Of course, even before the appearance of humans, the earth alternated throughout its history between extremes of heat and cold: 700 million years ago the planet was covered entirely in ice; 55 million years ago, a swampy greenhouse.

Why? What drives these ancient cycles? There are a lot of theories. The waxing and waning of solar output; cosmic rays and their role in cloud formation; the earth moving through plumes of galactic dust as it travels up and down through the arm of the Milky Way; plate tectonics redirecting the ocean currents; vulcanism. Perhaps it is a combination of all of these things. Perhaps it is something as yet undiscovered.

One thing for sure that it’s not: SUVs.

Why, then, do otherwise sensible people believe that we are both causing the current warming and that the warmth is a bad thing?
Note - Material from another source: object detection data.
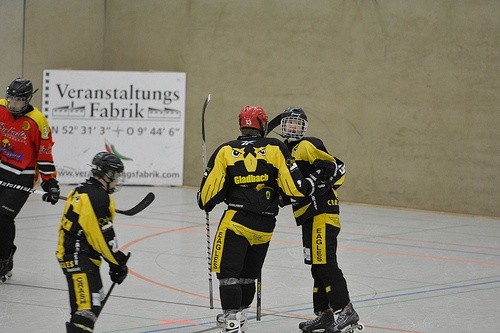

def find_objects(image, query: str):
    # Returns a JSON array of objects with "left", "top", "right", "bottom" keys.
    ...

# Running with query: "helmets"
[
  {"left": 6, "top": 77, "right": 33, "bottom": 98},
  {"left": 282, "top": 107, "right": 309, "bottom": 122},
  {"left": 91, "top": 152, "right": 124, "bottom": 178},
  {"left": 239, "top": 104, "right": 269, "bottom": 130}
]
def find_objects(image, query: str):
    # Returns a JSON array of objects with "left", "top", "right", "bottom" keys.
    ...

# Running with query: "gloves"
[
  {"left": 40, "top": 178, "right": 60, "bottom": 205},
  {"left": 108, "top": 264, "right": 128, "bottom": 285}
]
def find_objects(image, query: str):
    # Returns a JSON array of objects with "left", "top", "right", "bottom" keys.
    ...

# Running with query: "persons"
[
  {"left": 0, "top": 78, "right": 60, "bottom": 276},
  {"left": 278, "top": 107, "right": 364, "bottom": 333},
  {"left": 197, "top": 106, "right": 326, "bottom": 333},
  {"left": 55, "top": 151, "right": 128, "bottom": 333}
]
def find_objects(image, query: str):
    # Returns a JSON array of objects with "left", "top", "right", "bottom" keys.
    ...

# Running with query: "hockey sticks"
[
  {"left": 100, "top": 252, "right": 131, "bottom": 310},
  {"left": 256, "top": 114, "right": 282, "bottom": 321},
  {"left": 201, "top": 94, "right": 213, "bottom": 309},
  {"left": 0, "top": 180, "right": 155, "bottom": 216}
]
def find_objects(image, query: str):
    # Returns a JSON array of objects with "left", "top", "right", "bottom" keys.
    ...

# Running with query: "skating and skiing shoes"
[
  {"left": 0, "top": 243, "right": 17, "bottom": 282},
  {"left": 323, "top": 303, "right": 365, "bottom": 333},
  {"left": 210, "top": 306, "right": 249, "bottom": 333},
  {"left": 299, "top": 310, "right": 334, "bottom": 333}
]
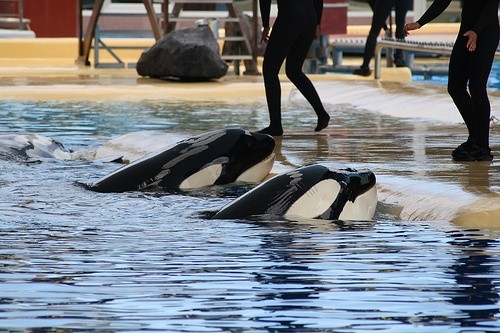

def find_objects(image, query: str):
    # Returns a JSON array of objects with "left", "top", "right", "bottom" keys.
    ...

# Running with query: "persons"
[
  {"left": 255, "top": 0, "right": 330, "bottom": 136},
  {"left": 401, "top": 0, "right": 500, "bottom": 161},
  {"left": 352, "top": 0, "right": 409, "bottom": 76}
]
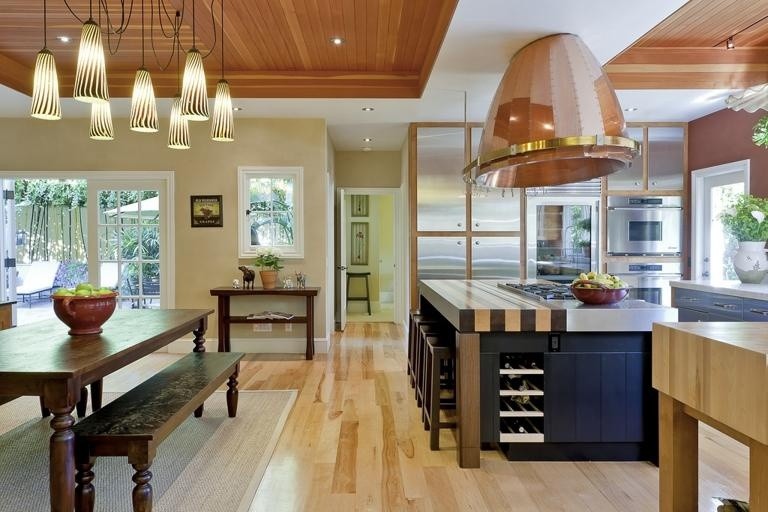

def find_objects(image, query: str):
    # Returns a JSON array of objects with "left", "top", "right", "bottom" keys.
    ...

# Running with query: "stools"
[
  {"left": 407, "top": 309, "right": 456, "bottom": 450},
  {"left": 346, "top": 272, "right": 371, "bottom": 315}
]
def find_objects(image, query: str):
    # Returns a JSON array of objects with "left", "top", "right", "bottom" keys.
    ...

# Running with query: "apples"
[{"left": 54, "top": 283, "right": 113, "bottom": 297}]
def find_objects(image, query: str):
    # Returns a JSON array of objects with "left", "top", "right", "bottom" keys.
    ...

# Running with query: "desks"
[
  {"left": 210, "top": 287, "right": 319, "bottom": 360},
  {"left": 0, "top": 308, "right": 215, "bottom": 512}
]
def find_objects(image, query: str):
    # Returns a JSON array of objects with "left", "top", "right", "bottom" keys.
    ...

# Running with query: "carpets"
[{"left": 0, "top": 389, "right": 300, "bottom": 512}]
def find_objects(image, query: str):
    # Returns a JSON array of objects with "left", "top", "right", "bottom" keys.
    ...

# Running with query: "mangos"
[{"left": 572, "top": 271, "right": 627, "bottom": 290}]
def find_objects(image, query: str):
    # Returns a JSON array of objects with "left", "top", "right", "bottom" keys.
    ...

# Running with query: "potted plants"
[
  {"left": 752, "top": 117, "right": 768, "bottom": 148},
  {"left": 255, "top": 254, "right": 285, "bottom": 289},
  {"left": 722, "top": 196, "right": 768, "bottom": 284}
]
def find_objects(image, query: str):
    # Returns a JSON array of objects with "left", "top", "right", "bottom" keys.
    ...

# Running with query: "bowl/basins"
[{"left": 51, "top": 293, "right": 117, "bottom": 335}]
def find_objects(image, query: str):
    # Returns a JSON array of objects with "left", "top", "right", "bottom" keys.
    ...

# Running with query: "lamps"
[{"left": 31, "top": 0, "right": 234, "bottom": 150}]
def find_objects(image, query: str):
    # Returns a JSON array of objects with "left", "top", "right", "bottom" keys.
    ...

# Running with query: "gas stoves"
[{"left": 499, "top": 283, "right": 575, "bottom": 300}]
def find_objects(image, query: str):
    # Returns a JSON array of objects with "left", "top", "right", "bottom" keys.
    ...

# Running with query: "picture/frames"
[
  {"left": 238, "top": 167, "right": 304, "bottom": 259},
  {"left": 350, "top": 222, "right": 369, "bottom": 265},
  {"left": 351, "top": 195, "right": 369, "bottom": 217},
  {"left": 190, "top": 195, "right": 223, "bottom": 227}
]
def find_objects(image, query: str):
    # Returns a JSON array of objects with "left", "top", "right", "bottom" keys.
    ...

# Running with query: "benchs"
[{"left": 74, "top": 352, "right": 247, "bottom": 512}]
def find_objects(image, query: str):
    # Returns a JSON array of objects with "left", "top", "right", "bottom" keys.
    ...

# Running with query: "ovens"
[
  {"left": 607, "top": 195, "right": 683, "bottom": 258},
  {"left": 606, "top": 262, "right": 684, "bottom": 307}
]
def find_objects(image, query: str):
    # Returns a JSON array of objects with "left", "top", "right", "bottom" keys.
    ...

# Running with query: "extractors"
[{"left": 461, "top": 33, "right": 640, "bottom": 189}]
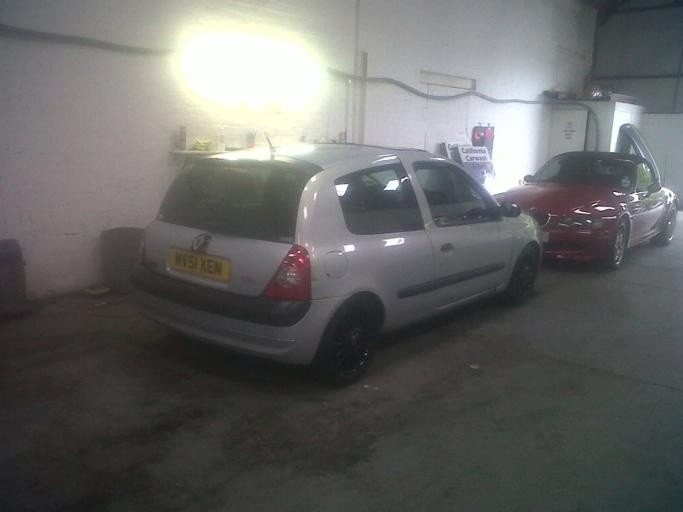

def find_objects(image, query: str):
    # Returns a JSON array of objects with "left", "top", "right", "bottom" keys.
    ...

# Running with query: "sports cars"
[{"left": 491, "top": 148, "right": 679, "bottom": 274}]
To me it seems some grotesque combination of narcissism and self-loathing, a mentality that says at once “I am so important that my behavior is causing this” and “I am so inherently tainted that it must be bad.”
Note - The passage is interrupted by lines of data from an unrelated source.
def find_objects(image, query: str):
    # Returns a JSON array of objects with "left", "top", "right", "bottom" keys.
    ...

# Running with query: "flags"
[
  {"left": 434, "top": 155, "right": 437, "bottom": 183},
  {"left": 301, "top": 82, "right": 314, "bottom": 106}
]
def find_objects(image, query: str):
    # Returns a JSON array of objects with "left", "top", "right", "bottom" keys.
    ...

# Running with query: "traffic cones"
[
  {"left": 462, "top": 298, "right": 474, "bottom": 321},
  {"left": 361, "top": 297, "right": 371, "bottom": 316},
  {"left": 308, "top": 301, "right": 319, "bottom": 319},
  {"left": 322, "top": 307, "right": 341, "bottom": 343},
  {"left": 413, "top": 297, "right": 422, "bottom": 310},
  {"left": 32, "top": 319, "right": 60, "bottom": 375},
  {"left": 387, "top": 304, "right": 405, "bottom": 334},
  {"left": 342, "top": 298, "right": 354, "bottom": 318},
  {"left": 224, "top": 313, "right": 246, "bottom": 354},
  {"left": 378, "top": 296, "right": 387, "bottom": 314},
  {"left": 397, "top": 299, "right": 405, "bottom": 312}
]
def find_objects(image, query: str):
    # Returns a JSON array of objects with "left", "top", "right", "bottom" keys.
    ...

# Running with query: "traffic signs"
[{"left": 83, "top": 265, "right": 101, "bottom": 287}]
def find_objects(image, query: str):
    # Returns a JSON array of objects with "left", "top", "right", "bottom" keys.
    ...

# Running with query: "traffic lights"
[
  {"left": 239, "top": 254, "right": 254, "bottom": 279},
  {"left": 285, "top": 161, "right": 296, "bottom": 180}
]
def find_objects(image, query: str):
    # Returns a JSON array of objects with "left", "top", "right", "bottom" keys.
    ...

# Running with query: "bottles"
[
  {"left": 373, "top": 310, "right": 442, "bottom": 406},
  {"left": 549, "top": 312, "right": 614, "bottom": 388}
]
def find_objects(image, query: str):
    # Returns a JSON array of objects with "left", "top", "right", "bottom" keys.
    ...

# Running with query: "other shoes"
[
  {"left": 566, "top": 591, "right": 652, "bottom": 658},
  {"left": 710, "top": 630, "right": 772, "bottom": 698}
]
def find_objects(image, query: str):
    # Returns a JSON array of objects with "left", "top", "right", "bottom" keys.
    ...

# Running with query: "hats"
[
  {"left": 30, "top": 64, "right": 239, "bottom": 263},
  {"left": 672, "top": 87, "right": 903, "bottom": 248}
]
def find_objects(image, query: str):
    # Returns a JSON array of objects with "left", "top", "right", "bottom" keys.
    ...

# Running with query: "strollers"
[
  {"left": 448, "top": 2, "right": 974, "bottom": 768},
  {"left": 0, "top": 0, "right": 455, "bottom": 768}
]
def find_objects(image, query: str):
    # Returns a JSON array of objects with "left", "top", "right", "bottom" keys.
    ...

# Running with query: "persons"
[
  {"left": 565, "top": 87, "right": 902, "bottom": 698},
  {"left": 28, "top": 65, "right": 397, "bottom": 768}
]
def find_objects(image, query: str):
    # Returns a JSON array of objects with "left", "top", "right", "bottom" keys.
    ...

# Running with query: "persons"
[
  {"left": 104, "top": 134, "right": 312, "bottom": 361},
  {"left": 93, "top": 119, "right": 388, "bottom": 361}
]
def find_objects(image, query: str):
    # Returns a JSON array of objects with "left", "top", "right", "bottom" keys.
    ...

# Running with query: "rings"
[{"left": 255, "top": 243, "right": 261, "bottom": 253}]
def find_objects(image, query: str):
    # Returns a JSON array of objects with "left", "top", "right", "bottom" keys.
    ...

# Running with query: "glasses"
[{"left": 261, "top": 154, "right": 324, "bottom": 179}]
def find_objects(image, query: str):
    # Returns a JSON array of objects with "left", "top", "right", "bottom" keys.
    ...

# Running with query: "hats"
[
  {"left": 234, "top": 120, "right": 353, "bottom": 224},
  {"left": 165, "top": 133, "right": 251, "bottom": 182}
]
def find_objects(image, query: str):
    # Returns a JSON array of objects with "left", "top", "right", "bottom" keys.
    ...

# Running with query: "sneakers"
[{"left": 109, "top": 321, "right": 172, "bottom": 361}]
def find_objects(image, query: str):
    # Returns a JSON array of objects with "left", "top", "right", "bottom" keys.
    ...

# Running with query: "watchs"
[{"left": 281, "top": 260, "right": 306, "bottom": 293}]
For these self-hating humans who want us to cut our carbs (carbons, not carbohydrates), I say relax and enjoy the warmth while it lasts.

Because it won’t. No matter what we do, the ice and the cold and the dark will come again. That should be our worry.
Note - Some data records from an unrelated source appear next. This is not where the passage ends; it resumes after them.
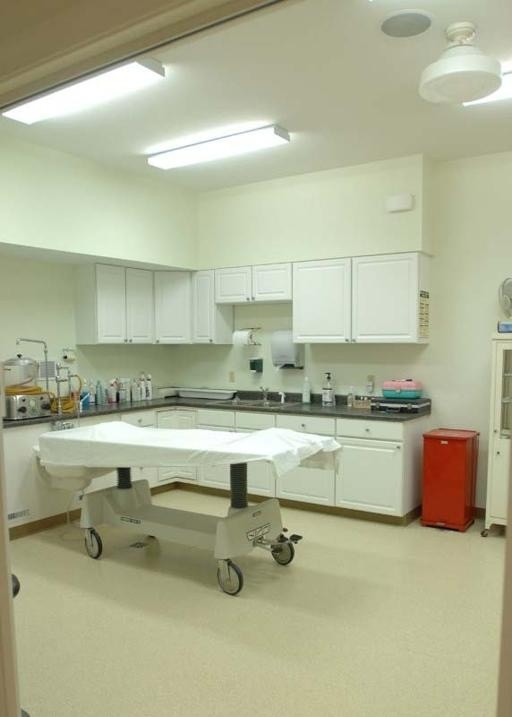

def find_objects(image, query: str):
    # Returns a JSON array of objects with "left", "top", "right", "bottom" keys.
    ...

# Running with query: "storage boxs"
[
  {"left": 382, "top": 380, "right": 425, "bottom": 399},
  {"left": 370, "top": 397, "right": 431, "bottom": 416}
]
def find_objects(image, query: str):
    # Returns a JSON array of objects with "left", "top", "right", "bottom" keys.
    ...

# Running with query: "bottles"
[
  {"left": 108, "top": 371, "right": 153, "bottom": 402},
  {"left": 347, "top": 385, "right": 355, "bottom": 408},
  {"left": 87, "top": 377, "right": 96, "bottom": 405},
  {"left": 81, "top": 378, "right": 89, "bottom": 410},
  {"left": 96, "top": 379, "right": 104, "bottom": 405}
]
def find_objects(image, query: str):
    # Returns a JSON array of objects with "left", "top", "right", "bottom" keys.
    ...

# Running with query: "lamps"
[
  {"left": 1, "top": 54, "right": 167, "bottom": 127},
  {"left": 147, "top": 120, "right": 292, "bottom": 170}
]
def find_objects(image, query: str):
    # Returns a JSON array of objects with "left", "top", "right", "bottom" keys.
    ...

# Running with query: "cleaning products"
[{"left": 347, "top": 386, "right": 354, "bottom": 406}]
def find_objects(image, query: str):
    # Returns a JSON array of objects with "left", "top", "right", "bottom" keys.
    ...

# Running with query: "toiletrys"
[{"left": 322, "top": 372, "right": 336, "bottom": 406}]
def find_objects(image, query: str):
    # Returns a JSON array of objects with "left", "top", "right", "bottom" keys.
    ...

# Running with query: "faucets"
[{"left": 260, "top": 386, "right": 271, "bottom": 402}]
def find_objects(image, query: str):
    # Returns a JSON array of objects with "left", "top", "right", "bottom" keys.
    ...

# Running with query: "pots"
[{"left": 3, "top": 351, "right": 40, "bottom": 387}]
I think the historical record trumps the hysterical broken record that is the Al Gore-helmed environmental extremist movement, but that presupposes there's a genuine interest in science, and a concern for the planet. Call me cynical, but I think the Global Baloney thing is more about achieving greater governmental control of our lives, and the concomitant reduction in our freedoms to choose how we live.

Freedom is, after all, the allergen that triggers anaphylactic shock in the smothering bosom of the nanny state, and, like a peanut butter and jelly sandwich in an peanut allergy-sensitive elementary school, something to be avoided at all costs.

I can't help but think that someday we'll be huddling in our woefully under-insulated homes, bemoaning the crops lost to encroaching glaciers and pitifully short growing seasons, remembering with fondness the warm days and seemingly endless summers of the early 21st century, and wondering what ever happened to that Chicken Little Gore fellow and his pathetic band of fellow hysterics, as we toss another copy of An Inconvenient Truth on the fire.

Posted by Mike Lief at April 12, 2009 09:16 PM | TrackBack

Comments

If the cycle holds true, the cooling will begin about 2250. Let me know how it turns out. I will leave my phone turned on.

Posted by: The Little Coach at April 13, 2009 07:40 AM

Chicken Little Gore and his band of hysterics will be in the only temperate zone left enjoying their elitest life in a compound financed by our labor stolen via carbon offset taxes and other ploys to further return our civilization to a serf/landlord relationship.

I do like your analogy of "Freedom is, after all, the allergen that triggers anaphylactic shock in the smothering bosom of the nanny state, and, like a peanut butter and jelly sandwich in an peanut allergy-sensitive elementary school, something to be avoided at all costs."

I love PB and J sando's and will continue to be an irritant to the growing movement toward socialism and quack science.